Your objective — Transcribe, without alteration, the portion of the DMA patch discussion between "[PATCH 02/20] kernel/dma/direct: refine" and "and use it.", inclusive.

Document text —
........
[PATCH 02/20] kernel/dma/direct: refine dma_direct_alloc zone selection
Benjamin Herrenschmidt
benh at kernel.crashing.org
Thu Aug 23 10:01:45 AEST 2018
On Wed, 2018-08-22 at 08:58 +0200, Christoph Hellwig wrote:
> On Thu, Aug 09, 2018 at 09:54:33AM +1000, Benjamin Herrenschmidt wrote:
> > On Mon, 2018-07-30 at 18:38 +0200, Christoph Hellwig wrote:
> > > We need to take the DMA offset and encryption bit into account when selecting
> > > a zone. Add a helper that takes those into account and use it.
> >
> > That whole "encryption" stuff seems to be completely specific to the
> > way x86 does memory encryption, or am I mistaken ? It's not clear to me
> > what that does in practice and how it relates to DMA mappings.
........
Dataset content —

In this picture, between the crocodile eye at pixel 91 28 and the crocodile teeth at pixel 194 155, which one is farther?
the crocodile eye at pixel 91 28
........
Correct answer —
[PATCH 02/20] kernel/dma/direct: refine dma_direct_alloc zone selection
Benjamin Herrenschmidt
benh at kernel.crashing.org
Thu Aug 23 10:01:45 AEST 2018
On Wed, 2018-08-22 at 08:58 +0200, Christoph Hellwig wrote:
> On Thu, Aug 09, 2018 at 09:54:33AM +1000, Benjamin Herrenschmidt wrote:
> > On Mon, 2018-07-30 at 18:38 +0200, Christoph Hellwig wrote:
> > > We need to take the DMA offset and encryption bit into account when selecting
> > > a zone. Add a helper that takes those into account and use it.